October 24, 2022
Analyzing Waste Pit Contaminants
When fossil fuels are extracted from the earth, byproducts of their processing are left behind in vast waste “pits.” To identify possible contamination and plan for remediation, people took samples from these pits—collecting them by hand while navigating difficult terrain and hazardous conditions. In the best scenario, a person could safely and efficiently collect three to five samples from a large site in one day. The analysis and results could take much longer to receive.
Professor Greg Lowry is using robots to increase both safety and speed in the remediation process. He is working to develop terrestrial robots that can potentially autonomously explore natural environments, select sample locations, extract samples, and analyze the data online without exposing humans to hazardous conditions.
“The scope of our job is to build robots that drive around autonomously and take measures of contaminants from the oil and gas industries,” he says.
The robots—which can use X-ray fluorescence detectors to identify contaminants, such as salt concentration, drive themselves into areas that are difficult for humans to access. They are also designed for difficult terrain—much like the Mars rovers.
This accessibility allows the robots to gather hundreds of samples from each pit, providing data points that create a much clearer picture of onsite contaminants and hotspots. “The robots collect a lot more data than people can, are more representative of the whole pit, and keep humans out of potentially risky situations,” says Lowry. “They also provide reliable data that leads to better management decisions.”
Lowry’s research is based on collaboration between teams working in sensing, sampling, mobility, and autonomy. His team works to build contaminant detectors that take and analyze samples. Another team of engineers create the technology that allows the robot to drive through tough terrain. “This group works on what the mobility platform looks like – everything from wheels to ground clearance,” he adds.
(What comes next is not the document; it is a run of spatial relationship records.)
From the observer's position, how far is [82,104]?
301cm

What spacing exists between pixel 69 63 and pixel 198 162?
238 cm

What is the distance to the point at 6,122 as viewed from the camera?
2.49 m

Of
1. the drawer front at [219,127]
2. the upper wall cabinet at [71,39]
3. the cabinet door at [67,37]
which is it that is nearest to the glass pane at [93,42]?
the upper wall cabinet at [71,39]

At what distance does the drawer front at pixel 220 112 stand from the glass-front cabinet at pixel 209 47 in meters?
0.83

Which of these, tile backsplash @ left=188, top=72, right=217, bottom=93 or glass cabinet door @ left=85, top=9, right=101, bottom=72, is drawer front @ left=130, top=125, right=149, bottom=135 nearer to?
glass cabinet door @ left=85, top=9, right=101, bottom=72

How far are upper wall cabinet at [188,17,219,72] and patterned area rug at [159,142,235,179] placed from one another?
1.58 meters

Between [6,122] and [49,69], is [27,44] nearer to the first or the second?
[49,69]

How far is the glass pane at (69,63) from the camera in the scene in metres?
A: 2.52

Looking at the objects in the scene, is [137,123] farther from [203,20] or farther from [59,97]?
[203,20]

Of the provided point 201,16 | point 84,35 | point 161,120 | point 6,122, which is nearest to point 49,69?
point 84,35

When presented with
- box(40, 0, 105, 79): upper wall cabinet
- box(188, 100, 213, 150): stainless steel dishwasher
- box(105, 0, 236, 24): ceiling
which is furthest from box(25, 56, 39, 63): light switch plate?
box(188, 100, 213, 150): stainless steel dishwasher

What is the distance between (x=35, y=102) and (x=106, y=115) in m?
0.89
"...the cost of sending people out to take samples is expensive and time-consuming. This project creates a system that makes it much easier to identify contaminant distribution."
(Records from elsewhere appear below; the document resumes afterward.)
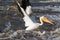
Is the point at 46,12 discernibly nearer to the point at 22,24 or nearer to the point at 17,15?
the point at 17,15

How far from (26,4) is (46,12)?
1449 mm

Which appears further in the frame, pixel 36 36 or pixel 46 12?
→ pixel 46 12

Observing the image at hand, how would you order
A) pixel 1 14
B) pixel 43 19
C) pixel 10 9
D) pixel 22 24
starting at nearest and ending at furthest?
pixel 43 19 < pixel 22 24 < pixel 1 14 < pixel 10 9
The goal is for the robot to chart its own path, based on the information it’s received about the site. Lowry mentions that AI algorithms allow the robot to decide where to go next, given all of the samples it has already taken. “This minimizes uncertainty and allows the robot to collect a large number of samples in the least amount of time.”
He adds that robotic sampling has potential positive impacts outside of the oil and gas industries.
For example, if robots were able to sample vast areas of land after Hurricane Katrina, contaminated areas could have been identified and remediated much more quickly, allowing people back into towns and homes that remained closed for years afterward.
A prototype robot has already been tested in collaboration with industry sponsor Chevron and the PA Infrastructure Technology Alliance. Lowry adds that the team is continuing to test enhancements, such as LIDAR, to improve the robot’s function. While a roll-out of the robot is still up to five years away, it signals an important step in successfully remediating contaminants, leading to positive environmental impacts.
“If you own a contaminated site, you have to know what is there. But, the cost of sending people out to take samples is expensive and time-consuming. This project creates a system that makes it much easier to identify contaminant distribution.”